NEW YORK (GenomeWeb News) – In a study appearing online today in the Journal of the American Medical Association, an international research team outlined their efforts to assess relationships between more than a dozen low penetrance SNPs and breast cancer risk — looking at how individual variants and polygenic risk models corresponded to breast cancer risk and sub-type.
Using SNP data on more than 10,3000 women with breast cancer and about as many healthy controls, researchers from the University of Oxford and the French National Genotyping Center evaluated risk associated with 14 breast cancer risk variants — alone or in combination — for half a dozen breast cancer sub-types.
Their findings suggest polygenic risk scores are somewhat more predictive for estrogen receptor positive breast cancers, though several individual SNPs also corresponded to greater risk of developing specific breast cancer sub-types.
"The polygenic risk score was substantially more predictive of [estrogen receptor]-positive than of [estrogen receptor]-negative breast cancer, particularly for absolute risk," senior author Gillian Reeves, a cancer epidemiology researcher at the University of Oxford, and her co-authors wrote.
For the project, collaborators at the French National Genotyping Center used the Applied Biosystems Taqman array to genotype DNA from 10,306 women with breast cancer and 10,393 women who do not have the disease.
Participating individuals had been enrolled through a prospective British and Scottish research project called the Million Women Study, and researchers selected the 14 SNPs based on information gleaned from published GWAS, reviews, and meta-analyses.
Overall, the team found that half of the SNPs tested were significantly and independently linked to breast cancer risk.
After tossing out two of the three SNPs in linkage disequilibrium in the gene TNRC9, the researchers then tested the dozen remaining SNPs for associations with tumor characteristics such as invasiveness, estrogen receptor status, histology, and more.

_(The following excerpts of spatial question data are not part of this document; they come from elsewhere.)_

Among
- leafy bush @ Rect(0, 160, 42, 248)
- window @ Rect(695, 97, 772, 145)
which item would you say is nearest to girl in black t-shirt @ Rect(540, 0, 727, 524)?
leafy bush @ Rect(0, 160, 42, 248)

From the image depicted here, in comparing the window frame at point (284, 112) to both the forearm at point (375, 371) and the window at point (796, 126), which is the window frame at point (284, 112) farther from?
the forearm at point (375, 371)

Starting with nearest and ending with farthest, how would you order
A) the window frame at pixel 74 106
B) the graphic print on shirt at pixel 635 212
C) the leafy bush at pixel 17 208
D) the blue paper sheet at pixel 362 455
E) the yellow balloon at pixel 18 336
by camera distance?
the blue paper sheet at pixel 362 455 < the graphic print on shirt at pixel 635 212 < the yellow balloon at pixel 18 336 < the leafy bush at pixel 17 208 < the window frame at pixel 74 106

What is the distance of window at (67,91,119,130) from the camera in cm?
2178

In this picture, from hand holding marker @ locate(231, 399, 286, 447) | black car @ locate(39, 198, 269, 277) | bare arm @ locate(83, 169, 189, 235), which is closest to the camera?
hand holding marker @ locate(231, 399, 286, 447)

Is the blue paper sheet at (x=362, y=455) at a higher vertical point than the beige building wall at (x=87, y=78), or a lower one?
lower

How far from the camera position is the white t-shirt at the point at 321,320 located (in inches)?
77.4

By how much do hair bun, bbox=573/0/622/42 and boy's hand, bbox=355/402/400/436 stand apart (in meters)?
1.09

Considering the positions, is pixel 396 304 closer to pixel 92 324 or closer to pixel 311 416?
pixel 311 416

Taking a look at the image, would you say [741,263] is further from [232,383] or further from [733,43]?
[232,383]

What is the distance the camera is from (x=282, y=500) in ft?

That analysis suggested SNPs in the FGFR1 and TNRC9 genes, as well as a third SNP on chromosome 2, were most closely tied to overall breast cancer risk, though the information provided by each also varied by cancer type.
For instance, their results indicate that the per allele odds ratios for variants in FGFR2 and TNRC9 were higher for both estrogen receptor positive cancers and lower grade tumors.
On the other hand, the per allele odds ratio chromosome 2 variant, known as rs13387042, was highest for breast cancer cases in which both breasts were affected with lobular rather than ductal breast tumors. Three other SNPs were more tenuously linked to other tumor traits.
After verifying these patterns using a meta-analysis of published study data, the researchers also developed polygenic risk models using combined data on four, seven, or 10 of the SNPs that were most strongly associated with breast cancer.
From these models, they concluded that polygenic risk scores could offer some insights into breast cancer risk, but were most informative for estimating risk of estrogen receptor positive cancers.
Women under 70 years old with the highest polygenic risk scores have an estimated breast cancer risk of 8.8 percent compared with a risk of 4.4 percent in women with the lowest polygenic scores, the researchers reported.
When the same models are applied to estrogen receptor positive cancers, women with the highest risk score have an estimated risk of 7.4 percent of estrogen receptor positive cancer, compared to 3.4 percent risk in women in the lowest polygenic risk score group.
Even so, the team noted, the predictive power of these models does not yet seem to be powerful enough to apply them for breast cancer screening — consistent with past studies suggesting genetic information adds relatively little risk information to existing breast cancer risk models.
"[A]s others have suggested, sub-dividing women on the basis of such polygenic risk scores is not at this stage a useful tool for advising women about risk of for population-based breast cancer screening programs," the researchers concluded, "but may ultimately be useful for understanding disease mechanisms."